D’abord lors de la finale déroulée le 8juin 2006 au gymnase du Collège De la Salle de Douala, où il a fallu prester comme un professionnel devant un public de près de 1500 personnes, un jury présidé par Missé Ngoh et surtout être le meilleur face à quatre autres candidats prêts à tout pour emporter le premier lot. Ensuite pendant la soirée de remise de prix : « Ce n’était pas évident. Je ne savais même pas que je pouvais gagner. Tout a mal commencé le concours se déroule en quatre étapes, c’est le total des points qui permet d’avoir une place parmi les cinq derniers qui vont à la conquête du titre. Dans le Sud-Ouest, j’étais 12ème au classement général », confie Anicet Kana.

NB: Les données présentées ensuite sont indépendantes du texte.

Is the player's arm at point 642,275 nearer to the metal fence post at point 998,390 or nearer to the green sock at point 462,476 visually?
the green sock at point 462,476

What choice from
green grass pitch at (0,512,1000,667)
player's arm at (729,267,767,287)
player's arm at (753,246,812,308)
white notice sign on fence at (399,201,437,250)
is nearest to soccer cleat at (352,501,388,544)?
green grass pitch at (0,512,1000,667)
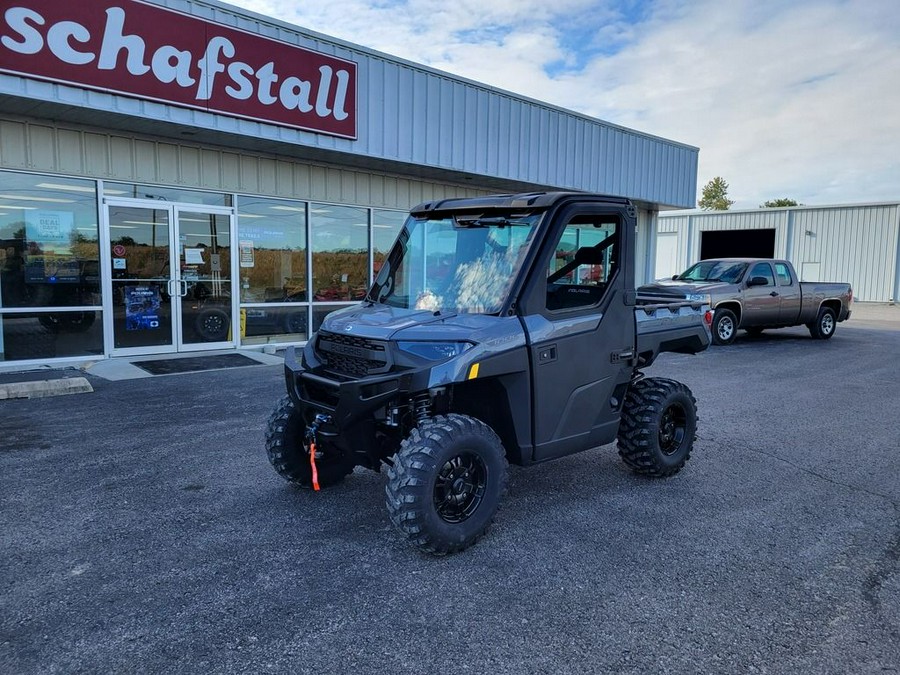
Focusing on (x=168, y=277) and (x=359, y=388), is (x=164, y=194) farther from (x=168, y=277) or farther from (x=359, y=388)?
(x=359, y=388)

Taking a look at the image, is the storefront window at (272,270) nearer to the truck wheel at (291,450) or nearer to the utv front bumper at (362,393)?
the truck wheel at (291,450)

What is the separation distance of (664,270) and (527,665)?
33871 millimetres

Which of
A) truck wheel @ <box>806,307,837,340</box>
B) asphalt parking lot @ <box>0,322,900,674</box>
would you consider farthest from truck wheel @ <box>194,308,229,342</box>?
truck wheel @ <box>806,307,837,340</box>

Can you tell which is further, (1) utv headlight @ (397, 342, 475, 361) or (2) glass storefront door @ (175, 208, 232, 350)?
(2) glass storefront door @ (175, 208, 232, 350)

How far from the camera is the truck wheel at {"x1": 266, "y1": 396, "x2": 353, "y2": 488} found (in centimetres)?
464

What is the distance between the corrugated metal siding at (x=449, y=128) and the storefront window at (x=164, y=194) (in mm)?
1478

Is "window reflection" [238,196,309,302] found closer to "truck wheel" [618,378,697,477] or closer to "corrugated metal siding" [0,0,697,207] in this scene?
"corrugated metal siding" [0,0,697,207]

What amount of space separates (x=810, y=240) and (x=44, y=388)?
31.2m

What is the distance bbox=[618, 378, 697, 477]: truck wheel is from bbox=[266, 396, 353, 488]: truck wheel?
7.33ft

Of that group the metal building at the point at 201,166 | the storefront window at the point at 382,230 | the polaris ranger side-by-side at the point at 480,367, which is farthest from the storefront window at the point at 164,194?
the polaris ranger side-by-side at the point at 480,367

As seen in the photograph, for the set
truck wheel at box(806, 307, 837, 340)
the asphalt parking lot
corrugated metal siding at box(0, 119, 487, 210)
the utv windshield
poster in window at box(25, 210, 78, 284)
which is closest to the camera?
the asphalt parking lot

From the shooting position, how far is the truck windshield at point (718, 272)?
1412 cm

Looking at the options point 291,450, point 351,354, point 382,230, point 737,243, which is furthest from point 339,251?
point 737,243

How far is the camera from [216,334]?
11.5 m
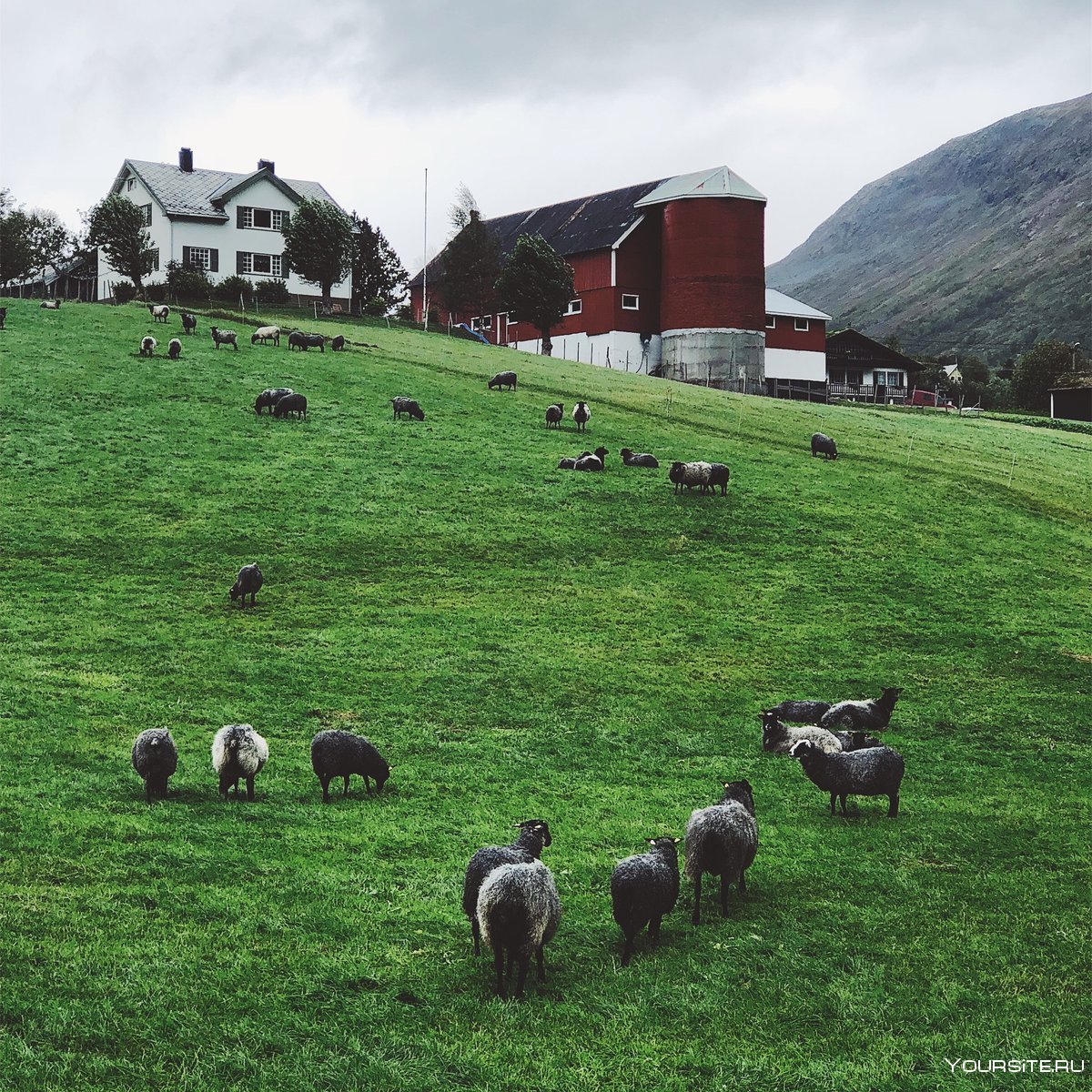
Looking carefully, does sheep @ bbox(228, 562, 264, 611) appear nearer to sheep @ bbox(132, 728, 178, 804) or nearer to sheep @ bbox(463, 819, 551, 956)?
sheep @ bbox(132, 728, 178, 804)

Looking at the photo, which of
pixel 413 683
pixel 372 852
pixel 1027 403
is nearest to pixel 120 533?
pixel 413 683

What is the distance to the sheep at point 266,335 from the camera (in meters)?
61.8

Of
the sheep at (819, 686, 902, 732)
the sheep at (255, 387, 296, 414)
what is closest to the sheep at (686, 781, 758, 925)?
the sheep at (819, 686, 902, 732)

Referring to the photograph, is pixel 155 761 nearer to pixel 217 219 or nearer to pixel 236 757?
pixel 236 757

Il n’a pourtant pas abandonné. Au contraire, il a travaillé. Appris chaque jour auprès des encadreurs qu’étaient Alhadji Touré, Narcisse Pryze. Petit à petit, le garçon de Bonabéri a remonté la pente, après avoir détecter sa faille : « Le titre « Mema Wom »que j’interprète est dédié à ma mère. Celle qui m’a élevé, mais aussi à toutes celles qui prennent soin de leur enfant, même si elles n’ont pas d’époux. C’est une expérience personnelle et je n’arrivais pas à faire partager cette émotion au public. Mais quand cela a été possible tout est allé vite « . A l’étape de Yaoundé, il était 6ème et 4ème à l’Ouest. Un cumul de points qui lui permet d’être 3ème au classement général devant les 80 candidats du départ. Il a son ticket pour la finale. C’était déjà une réussite. Mais celui qui dirige la chorale Holy Sons à l’Eglise presbytérienne camerounaise de Bonabéri, non loin du Centre Equestre depuis près de sept ans ne veut pas s’arrêter en si bon chemin.

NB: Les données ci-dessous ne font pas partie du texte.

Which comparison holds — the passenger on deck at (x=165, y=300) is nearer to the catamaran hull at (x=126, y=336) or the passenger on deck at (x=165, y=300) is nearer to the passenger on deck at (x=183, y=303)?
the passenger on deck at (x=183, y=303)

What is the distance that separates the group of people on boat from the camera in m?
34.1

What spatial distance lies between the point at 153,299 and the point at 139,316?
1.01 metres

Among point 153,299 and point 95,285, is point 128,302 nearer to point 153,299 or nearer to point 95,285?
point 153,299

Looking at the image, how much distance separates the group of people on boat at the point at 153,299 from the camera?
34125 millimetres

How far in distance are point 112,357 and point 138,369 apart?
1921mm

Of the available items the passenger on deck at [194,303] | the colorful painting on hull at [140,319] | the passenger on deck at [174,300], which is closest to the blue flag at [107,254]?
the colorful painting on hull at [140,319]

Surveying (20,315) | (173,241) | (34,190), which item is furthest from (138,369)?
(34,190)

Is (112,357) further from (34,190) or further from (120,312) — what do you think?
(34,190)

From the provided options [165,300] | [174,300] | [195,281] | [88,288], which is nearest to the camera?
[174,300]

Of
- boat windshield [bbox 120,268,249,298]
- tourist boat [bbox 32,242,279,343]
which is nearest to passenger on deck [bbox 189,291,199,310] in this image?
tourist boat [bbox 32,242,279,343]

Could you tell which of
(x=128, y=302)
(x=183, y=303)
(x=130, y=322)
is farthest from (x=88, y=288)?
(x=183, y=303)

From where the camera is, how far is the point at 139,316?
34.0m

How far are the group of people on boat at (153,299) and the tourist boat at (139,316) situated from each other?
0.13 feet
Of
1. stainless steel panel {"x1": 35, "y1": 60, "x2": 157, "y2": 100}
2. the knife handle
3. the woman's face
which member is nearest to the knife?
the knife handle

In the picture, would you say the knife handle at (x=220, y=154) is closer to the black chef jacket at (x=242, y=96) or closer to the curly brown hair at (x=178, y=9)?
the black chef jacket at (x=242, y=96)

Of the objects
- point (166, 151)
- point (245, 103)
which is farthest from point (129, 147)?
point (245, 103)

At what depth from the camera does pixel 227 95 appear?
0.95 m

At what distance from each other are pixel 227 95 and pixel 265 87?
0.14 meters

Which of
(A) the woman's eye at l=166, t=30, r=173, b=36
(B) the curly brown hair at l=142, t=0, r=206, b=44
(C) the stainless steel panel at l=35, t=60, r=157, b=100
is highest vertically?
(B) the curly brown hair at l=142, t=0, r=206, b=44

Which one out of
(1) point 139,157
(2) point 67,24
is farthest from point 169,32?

Surtout que quand il voit le parcours depuis ce 4 mai 2006 où il est allé s’inscrire au Centre des Brasseries de Bonabéri pour ce concours national de la chanson, il commence à y croire fortement. Il fredonne quelques cantiques avant de monter sur le podium, il sait que l’Eternel Dieu est avec lui. Mais pour arriver à ses fins, il doit se surpasser. Leçon qu’il a retenue après une faute lors de son premier jour de formation en sertissage, confection des flexible industriel. L’erreur avait été rattrapée, mais son chef de section lui avait « que chaque situation n’offre pas une seconde chance ». Et depuis ce jour quand une opportunité se présente, il la saisit de toutes ses forces, y met de la conviction, de la passion et saupoudre le tout avec un zeste d’amour.

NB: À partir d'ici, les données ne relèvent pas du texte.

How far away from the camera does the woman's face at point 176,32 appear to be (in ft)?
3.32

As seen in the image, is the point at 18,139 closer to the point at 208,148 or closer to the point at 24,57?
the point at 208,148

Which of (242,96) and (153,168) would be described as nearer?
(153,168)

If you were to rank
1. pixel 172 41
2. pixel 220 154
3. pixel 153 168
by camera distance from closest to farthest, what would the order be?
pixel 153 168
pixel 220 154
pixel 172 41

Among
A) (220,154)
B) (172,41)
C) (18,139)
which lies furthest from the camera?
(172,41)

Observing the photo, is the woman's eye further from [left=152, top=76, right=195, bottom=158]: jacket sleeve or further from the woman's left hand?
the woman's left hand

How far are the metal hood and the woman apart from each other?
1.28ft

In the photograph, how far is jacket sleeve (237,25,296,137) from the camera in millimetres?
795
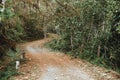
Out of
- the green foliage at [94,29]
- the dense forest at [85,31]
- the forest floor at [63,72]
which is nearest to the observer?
the forest floor at [63,72]

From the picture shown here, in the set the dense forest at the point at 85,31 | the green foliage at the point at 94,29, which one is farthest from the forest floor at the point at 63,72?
the green foliage at the point at 94,29

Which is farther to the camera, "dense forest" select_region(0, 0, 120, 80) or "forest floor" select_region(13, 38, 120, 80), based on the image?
"dense forest" select_region(0, 0, 120, 80)

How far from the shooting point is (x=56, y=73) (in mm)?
15398

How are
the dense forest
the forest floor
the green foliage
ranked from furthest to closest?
the green foliage, the dense forest, the forest floor

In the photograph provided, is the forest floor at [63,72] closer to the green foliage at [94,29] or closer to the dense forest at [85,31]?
the dense forest at [85,31]

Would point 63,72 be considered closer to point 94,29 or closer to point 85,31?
point 94,29

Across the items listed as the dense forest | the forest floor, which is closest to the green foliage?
the dense forest

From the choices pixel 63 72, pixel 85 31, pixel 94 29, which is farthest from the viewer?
pixel 85 31

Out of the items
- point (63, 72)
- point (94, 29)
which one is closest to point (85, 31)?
point (94, 29)

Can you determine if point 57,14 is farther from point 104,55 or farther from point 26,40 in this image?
point 26,40

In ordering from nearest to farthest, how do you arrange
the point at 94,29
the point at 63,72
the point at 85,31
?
the point at 63,72, the point at 94,29, the point at 85,31

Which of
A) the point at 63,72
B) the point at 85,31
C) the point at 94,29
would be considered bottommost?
the point at 63,72

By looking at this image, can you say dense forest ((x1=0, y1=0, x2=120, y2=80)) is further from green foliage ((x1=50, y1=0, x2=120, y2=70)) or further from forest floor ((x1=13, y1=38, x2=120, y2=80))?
forest floor ((x1=13, y1=38, x2=120, y2=80))

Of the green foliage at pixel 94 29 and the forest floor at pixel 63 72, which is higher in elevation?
the green foliage at pixel 94 29
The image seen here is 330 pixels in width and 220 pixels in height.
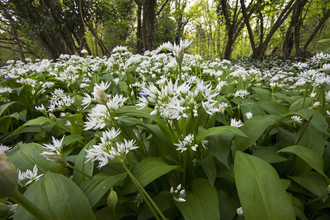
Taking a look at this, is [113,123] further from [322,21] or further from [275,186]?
[322,21]

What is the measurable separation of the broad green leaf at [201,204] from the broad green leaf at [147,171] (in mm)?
224

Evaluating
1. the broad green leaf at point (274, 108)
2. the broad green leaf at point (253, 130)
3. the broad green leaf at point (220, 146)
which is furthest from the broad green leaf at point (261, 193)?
the broad green leaf at point (274, 108)

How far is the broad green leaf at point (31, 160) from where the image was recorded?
1046 millimetres

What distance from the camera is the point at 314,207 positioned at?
1.03 meters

Lors de la finale, Anicet Kana a ému, il a chanté d’une voix nette et propre, il réussissait sans faute ses montées en aigus. Quand le souffle voulait lui manquer, il se pliait et c’est de la main gauche poussée vers l’avant qu’il allait chercher la note juste. Une prestation qui lui a valu d’être le lauréat 2006 du concours national de la chanson Mutzig avec 74,25 points. Mais aussi 500.000Fcfa et la production de son album par les Brasseries du Cameroun. Un avenir, qui s’il est bien gérer, permettra de pouvoir d’ajouter un nom à la liste de jeunes artistes talentueux, capables d’assurer une relève honorable à la musique camerounaise.